— Énoncé du problème 1 —
Recopiez à l'identique les enregistrements, depuis leur début jusqu'à la ligne qui contient "251H40L38 247H32L28 243H14L10", cette ligne comprise.
---*---
Impossible - Erri de Luca

Impossible

- Gallimard Du Monde Entier - 2020 -

- Traduit de l'italien par Danièle Valin -

Sur un sentier escarpé des Dolomites, un homme chute dans le vide. Derrière lui, un autre homme donne l’alerte. Or, ce ne sont pas des inconnus. Compagnons du même groupe révolutionnaire quarante ans plus tôt, le premier avait livré le second et tous ses anciens camarades à la police. Rencontre improbable, impossible coïncidence surtout, pour le magistrat chargé de l’affaire, qui tente de faire avouer au suspect un meurtre prémédité.

.

Lire Erri de Luca, c'est toujours un rendez-vous. Et ce titre là est excellent, brillant, je l'ai lu d'un souffle alors même qu'il m'inspirait nombre de réfléxions; une lecture qui reste, qui mûrit.

Sur les pages, on retrouve à bonheur la densité et la sobriété de la plume d'Erri de Luca, son souci du mot juste, son intransigeance qui n'exclut jamais le respect de l'interlocuteur, cette transcendance et exigence intimes qui font que je me refuse à qualifier l'auteur italien d'auteur politique, militant. Ce serait réduire le propos, la démarche. Il s'agit plutôt d'une démarche philosophique, éthique.

Dans ces textes, Erri de Luca nous renvoie à notre propre conscience, à nos paradoxes. Il est à la fois dur, solide, et fondamentalement humain. 

Ce roman, au titre accrocheur, court toujours, est un récit de dialogues, les paroles échangées, confrontées à l'autre. Le texte alterne les polices de caractère, il y a le rapport judiciaire en questions-réponses et il y a des lettres. Un huis-clos.

Ce rapport nous livre les interrogatoires d'un vieil homme face à un jeune magistrat. Ces rencontres deviennent des discussions - " un débat plus qu'un interrogatoire " - autour du passé du " prévenu " pas encore inculpé - " membre de la génération la plus poursuivie en justice de l'histoire de l'Italie " -, activiste durant les Années de plomb; engagement et actions qui lui ont valu la prison dans sa jeunesse.
---*---
— Énoncé du problème 2 —
D'après le passage fourni sur le roman Impossible, par qui le livre a-t-il été traduit de l'italien ?
---*---
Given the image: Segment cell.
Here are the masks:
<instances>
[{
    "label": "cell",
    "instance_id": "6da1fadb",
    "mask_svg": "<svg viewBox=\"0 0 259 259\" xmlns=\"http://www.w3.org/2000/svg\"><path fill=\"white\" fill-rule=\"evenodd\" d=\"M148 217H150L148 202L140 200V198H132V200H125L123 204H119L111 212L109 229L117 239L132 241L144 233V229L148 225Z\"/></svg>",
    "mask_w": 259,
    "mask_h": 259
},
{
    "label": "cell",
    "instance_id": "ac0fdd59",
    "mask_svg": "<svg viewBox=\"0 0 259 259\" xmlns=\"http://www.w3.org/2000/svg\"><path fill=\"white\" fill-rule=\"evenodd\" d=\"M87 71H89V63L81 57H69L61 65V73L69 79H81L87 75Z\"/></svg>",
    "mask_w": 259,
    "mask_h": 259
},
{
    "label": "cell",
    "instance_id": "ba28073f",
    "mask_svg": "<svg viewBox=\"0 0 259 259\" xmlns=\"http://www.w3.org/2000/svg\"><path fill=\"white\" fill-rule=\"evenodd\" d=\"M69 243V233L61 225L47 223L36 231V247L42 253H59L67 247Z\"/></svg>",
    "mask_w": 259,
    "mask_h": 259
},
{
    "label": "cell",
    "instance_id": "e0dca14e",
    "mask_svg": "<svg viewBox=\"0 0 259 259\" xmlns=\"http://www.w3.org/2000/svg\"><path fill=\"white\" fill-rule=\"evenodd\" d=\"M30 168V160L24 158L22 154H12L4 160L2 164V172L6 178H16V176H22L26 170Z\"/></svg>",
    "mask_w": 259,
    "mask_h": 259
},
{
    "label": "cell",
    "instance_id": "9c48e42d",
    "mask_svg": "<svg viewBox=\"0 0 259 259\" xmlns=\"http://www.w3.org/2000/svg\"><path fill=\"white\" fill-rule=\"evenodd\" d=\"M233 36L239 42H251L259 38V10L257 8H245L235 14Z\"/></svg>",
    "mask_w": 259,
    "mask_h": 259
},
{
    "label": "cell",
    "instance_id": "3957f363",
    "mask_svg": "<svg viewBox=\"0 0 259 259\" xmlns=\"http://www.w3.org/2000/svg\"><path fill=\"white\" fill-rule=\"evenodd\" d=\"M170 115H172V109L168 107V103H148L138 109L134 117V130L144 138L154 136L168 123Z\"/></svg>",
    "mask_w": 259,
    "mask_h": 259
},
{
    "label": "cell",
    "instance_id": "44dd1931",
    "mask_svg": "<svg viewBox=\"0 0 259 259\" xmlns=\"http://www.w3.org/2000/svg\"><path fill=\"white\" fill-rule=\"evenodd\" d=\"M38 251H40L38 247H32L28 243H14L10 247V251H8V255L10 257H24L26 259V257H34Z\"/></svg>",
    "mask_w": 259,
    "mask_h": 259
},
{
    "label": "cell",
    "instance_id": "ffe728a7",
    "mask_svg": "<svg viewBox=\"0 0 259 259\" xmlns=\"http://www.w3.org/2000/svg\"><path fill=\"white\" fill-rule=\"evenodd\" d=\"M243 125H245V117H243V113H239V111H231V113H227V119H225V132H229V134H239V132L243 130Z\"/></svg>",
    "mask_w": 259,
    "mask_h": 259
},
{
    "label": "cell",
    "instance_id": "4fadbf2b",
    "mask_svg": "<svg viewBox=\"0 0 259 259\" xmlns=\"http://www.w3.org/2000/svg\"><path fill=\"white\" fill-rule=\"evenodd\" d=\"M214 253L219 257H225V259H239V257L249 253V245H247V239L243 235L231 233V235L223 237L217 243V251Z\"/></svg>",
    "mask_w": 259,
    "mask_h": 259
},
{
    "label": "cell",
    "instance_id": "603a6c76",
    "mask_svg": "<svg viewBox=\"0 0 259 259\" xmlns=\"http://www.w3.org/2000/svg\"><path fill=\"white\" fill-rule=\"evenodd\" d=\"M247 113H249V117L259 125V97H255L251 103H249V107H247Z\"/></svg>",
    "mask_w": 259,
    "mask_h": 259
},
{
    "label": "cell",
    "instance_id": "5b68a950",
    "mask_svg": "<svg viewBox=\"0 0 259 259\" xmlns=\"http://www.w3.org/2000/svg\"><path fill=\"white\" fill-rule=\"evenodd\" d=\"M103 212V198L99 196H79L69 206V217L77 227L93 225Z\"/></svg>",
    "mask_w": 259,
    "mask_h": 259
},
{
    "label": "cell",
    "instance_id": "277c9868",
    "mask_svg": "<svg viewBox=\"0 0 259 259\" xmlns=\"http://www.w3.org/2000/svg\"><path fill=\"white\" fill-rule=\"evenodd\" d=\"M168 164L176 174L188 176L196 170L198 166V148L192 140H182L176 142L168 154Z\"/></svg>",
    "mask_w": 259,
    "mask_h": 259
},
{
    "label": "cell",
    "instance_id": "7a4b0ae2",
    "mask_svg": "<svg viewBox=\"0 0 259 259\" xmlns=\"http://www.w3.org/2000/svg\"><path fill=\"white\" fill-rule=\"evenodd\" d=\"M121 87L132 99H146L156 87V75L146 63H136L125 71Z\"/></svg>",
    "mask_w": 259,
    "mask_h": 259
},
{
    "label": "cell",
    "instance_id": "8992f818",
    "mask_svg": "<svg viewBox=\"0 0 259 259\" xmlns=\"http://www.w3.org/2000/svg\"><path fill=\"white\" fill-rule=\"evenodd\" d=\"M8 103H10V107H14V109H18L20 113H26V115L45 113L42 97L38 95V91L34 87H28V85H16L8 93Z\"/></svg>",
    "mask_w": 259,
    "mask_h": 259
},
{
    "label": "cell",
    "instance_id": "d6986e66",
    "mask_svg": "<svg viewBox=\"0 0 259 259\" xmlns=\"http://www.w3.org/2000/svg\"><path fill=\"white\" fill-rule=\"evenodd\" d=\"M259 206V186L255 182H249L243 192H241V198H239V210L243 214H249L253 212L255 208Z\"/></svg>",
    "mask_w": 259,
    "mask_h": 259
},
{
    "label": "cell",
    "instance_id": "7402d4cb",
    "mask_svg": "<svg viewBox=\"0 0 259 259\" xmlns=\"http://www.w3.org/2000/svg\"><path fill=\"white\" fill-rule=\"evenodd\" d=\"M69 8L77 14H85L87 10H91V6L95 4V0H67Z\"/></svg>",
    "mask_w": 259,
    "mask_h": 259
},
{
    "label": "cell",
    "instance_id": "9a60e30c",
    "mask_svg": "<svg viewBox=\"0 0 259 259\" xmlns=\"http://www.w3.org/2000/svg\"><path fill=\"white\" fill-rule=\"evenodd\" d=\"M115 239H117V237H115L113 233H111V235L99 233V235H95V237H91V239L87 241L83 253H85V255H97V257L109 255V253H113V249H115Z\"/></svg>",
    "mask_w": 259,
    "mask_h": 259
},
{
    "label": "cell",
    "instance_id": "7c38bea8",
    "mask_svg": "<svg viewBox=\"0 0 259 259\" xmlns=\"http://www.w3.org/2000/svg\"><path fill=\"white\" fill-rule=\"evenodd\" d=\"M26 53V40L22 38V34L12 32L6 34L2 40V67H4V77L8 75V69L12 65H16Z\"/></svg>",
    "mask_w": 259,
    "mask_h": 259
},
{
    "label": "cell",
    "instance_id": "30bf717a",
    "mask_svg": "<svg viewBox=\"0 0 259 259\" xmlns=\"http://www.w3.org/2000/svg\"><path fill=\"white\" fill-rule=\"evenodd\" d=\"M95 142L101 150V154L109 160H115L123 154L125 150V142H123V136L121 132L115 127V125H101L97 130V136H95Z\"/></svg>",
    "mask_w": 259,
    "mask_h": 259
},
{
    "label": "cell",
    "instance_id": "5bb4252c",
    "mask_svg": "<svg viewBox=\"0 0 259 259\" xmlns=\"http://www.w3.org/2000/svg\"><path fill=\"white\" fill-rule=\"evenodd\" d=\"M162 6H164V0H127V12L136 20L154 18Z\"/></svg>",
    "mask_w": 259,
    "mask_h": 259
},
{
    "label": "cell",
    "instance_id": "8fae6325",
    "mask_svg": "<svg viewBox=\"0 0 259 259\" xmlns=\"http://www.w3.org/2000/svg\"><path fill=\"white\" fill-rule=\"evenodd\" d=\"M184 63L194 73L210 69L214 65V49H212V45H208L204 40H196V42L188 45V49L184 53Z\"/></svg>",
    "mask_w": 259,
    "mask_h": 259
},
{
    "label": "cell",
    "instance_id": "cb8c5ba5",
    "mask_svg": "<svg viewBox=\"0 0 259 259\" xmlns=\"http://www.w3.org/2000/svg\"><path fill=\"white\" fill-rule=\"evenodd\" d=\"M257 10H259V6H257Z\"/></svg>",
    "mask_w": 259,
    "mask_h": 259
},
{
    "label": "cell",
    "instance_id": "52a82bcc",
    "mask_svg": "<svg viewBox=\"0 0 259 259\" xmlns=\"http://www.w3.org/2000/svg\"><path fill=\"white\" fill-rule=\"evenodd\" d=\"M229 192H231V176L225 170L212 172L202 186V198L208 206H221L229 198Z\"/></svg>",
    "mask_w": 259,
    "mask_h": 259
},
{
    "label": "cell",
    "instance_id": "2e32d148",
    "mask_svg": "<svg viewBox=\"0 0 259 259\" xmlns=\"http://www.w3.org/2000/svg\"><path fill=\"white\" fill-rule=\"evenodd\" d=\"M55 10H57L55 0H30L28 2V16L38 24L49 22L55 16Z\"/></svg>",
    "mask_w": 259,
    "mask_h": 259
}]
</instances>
---*---
— Solution rédigée 1 —
Given the image: Segment cell.
Here are the masks:
<instances>
[{
    "label": "cell",
    "instance_id": "6da1fadb",
    "mask_svg": "<svg viewBox=\"0 0 259 259\" xmlns=\"http://www.w3.org/2000/svg\"><path fill=\"white\" fill-rule=\"evenodd\" d=\"M148 217H150L148 202L140 200V198H132V200H125L123 204H119L111 212L109 229L117 239L132 241L144 233V229L148 225Z\"/></svg>",
    "mask_w": 259,
    "mask_h": 259
},
{
    "label": "cell",
    "instance_id": "ac0fdd59",
    "mask_svg": "<svg viewBox=\"0 0 259 259\" xmlns=\"http://www.w3.org/2000/svg\"><path fill=\"white\" fill-rule=\"evenodd\" d=\"M87 71H89V63L81 57H69L61 65V73L69 79H81L87 75Z\"/></svg>",
    "mask_w": 259,
    "mask_h": 259
},
{
    "label": "cell",
    "instance_id": "ba28073f",
    "mask_svg": "<svg viewBox=\"0 0 259 259\" xmlns=\"http://www.w3.org/2000/svg\"><path fill=\"white\" fill-rule=\"evenodd\" d=\"M69 243V233L61 225L47 223L36 231V247L42 253H59L67 247Z\"/></svg>",
    "mask_w": 259,
    "mask_h": 259
},
{
    "label": "cell",
    "instance_id": "e0dca14e",
    "mask_svg": "<svg viewBox=\"0 0 259 259\" xmlns=\"http://www.w3.org/2000/svg\"><path fill=\"white\" fill-rule=\"evenodd\" d=\"M30 168V160L24 158L22 154H12L4 160L2 164V172L6 178H16V176H22L26 170Z\"/></svg>",
    "mask_w": 259,
    "mask_h": 259
},
{
    "label": "cell",
    "instance_id": "9c48e42d",
    "mask_svg": "<svg viewBox=\"0 0 259 259\" xmlns=\"http://www.w3.org/2000/svg\"><path fill=\"white\" fill-rule=\"evenodd\" d=\"M233 36L239 42H251L259 38V10L257 8H245L235 14Z\"/></svg>",
    "mask_w": 259,
    "mask_h": 259
},
{
    "label": "cell",
    "instance_id": "3957f363",
    "mask_svg": "<svg viewBox=\"0 0 259 259\" xmlns=\"http://www.w3.org/2000/svg\"><path fill=\"white\" fill-rule=\"evenodd\" d=\"M170 115H172V109L168 107V103H148L138 109L134 117V130L144 138L154 136L168 123Z\"/></svg>",
    "mask_w": 259,
    "mask_h": 259
},
{
    "label": "cell",
    "instance_id": "44dd1931",
    "mask_svg": "<svg viewBox=\"0 0 259 259\" xmlns=\"http://www.w3.org/2000/svg\"><path fill=\"white\" fill-rule=\"evenodd\" d=\"M38 251H40L38 247H32L28 243H14L10 247V251H8V255L10 257H24L26 259V257H34Z\"/></svg>",

— Solution rédigée 2 —
Danièle Valin.